* [EXTRACT TO READ]

----------------

UNIX: Scripting

Table of Contents

What is Scripting?

Interpreters

Basic Script Creation

C Shell Constructs

Basic Output

Variables

Program Control

Making Your Scripts Interactive – Input and Arguments

Selecting from a List of Possibilities – switch…case

Making Your Code Readable – Adding Remarks

What is Scripting?

UNIX is popular for a variety of reasons. One of these is its “portability”, because UNIX can be run on a wider range of platforms than almost any other operating system. UNIX is also popular for another reason, however. When people work extensively in UNIX, they often find themselves performing certain tasks over and over again, tasks which may involve multiple commands and complicated syntax. Fortunately, the UNIX shells all offer extensive capabilities for automating repetitive tasks, including the ability to schedule jobs to run even after the user has logged out, to assign strings of commands to an alias, and to write custom programs using shell commands.

Automating Tasks

There are several ways to simplify the performance of complicated tasks. You may find yourself executing a set sequence of commands which all work as part of a larger process, a sequence which you need to execute repeatedly. In this case you may wish to create a shell script. A shell script is simply a text file containing a series of shell commands. UNIX allows you to enter the name of the script at the command prompt, which then causes each command in the script to be executed in sequence. In addition to writing shell programs, we will also look at several other ways of automating jobs, including running command loops directly from the prompt, aliases, and scheduling jobs to be executed automatically.

Interpreters

Each shell has its own “language”, the set of commands which the shell can understand. Some commands work regardless of the shell, but others may only be executed within a specific shell. You may, when writing a shell script, wish to use a construct available only in a shell different from the one you are currently using. In this instance the first line of your script must specify the interpreter to be used. An example of this is the following:

#!/bin/ksh

When a script is executed with this as its first line, the shell reads the #! as meaning, “use the following shell or interpreter to execute the rest of the script.” In this instance, I have specified the Korn shell. This mechanism allows users to use commands from, for example, the Korn shell even when they are working in the C shell. One note: if you specify an interpreter such as the Korn shell in the first line of your script, then the rest of the script can only use commands which the Korn shell is capable of interpreting.

Types of Interpreters

There are several interpreters available on most every UNIX system. Virtually all systems will have the C shell (/bin/csh), Bourne shell (usually /bin/sh), and Korn shell (bin/ksh). Another interpreter which has become popular is known as Perl (usr/local/bin/perl or /usr/bin/perl). Each of these interpreters has its own strengths and weaknesses: you will have to decide each time which one best fits the task at hand. In this handout we will deal almost exclusively with the C shell.

----------------

A block of data:
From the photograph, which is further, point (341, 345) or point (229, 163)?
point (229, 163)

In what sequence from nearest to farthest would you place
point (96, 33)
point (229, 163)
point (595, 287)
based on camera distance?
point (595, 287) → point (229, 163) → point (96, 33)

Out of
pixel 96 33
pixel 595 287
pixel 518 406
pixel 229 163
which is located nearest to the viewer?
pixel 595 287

----------------

* [WHAT YOU NEED TO DO]
a. In the listing, reproduce every line from the one containing "In what sequence" through the last line of the listing, both ends included, without changing anything.
b. Pick up the UNIX shell scripting tutorial after its final sentence and keep writing it.

* [PER-TASK OUTPUTS]
a.
In what sequence from nearest to farthest would you place
point (96, 33)
point (229, 163)
point (595, 287)
based on camera distance?
point (595, 287) → point (229, 163) → point (96, 33)

Out of
pixel 96 33
pixel 595 287
pixel 518 406
pixel 229 163
which is located nearest to the viewer?
pixel 595 287

b.
Basic Script Creation

Before we look at the types of constructs available in the C shell, let’s look at the basic method for creating a script. First, start up your favorite editor (you don’t need to be an emacs wizard to write scripts, pico is more than adequate for our purposes). Remember to specify the interpreter on the first line. After that, simply type in, one to a line, each command in the order in which you want them to execute. When you are finished, exit the editor, saving your script to a file. The last step you need to perform before running your program is turning the execute permissions on for the file, using the chmod command. Then type the name of the file at the prompt and hit the <return> key.

C Shell Constructs

The C shell provides an extensive command language similar to the C programming language. The C shell language contains constructs for input and output, conditional operations, file management, and variable definitions, among others. If you are already familiar with a low-level programming language, then shell programming will probably be seem relatively simple. If you are not, you will nonetheless find it easy to simplify a wide range of different tasks. The most basic constructs used in shell scripts are ones with which you are already familiar. Why? Because virtually any command you can type in directly from the prompt may also be included in a shell script. This means that you can write scripts which move files, remove them, create directories, or even change file modes. In addition to these, we will examine a number of commands which will make your scripts even more powerful.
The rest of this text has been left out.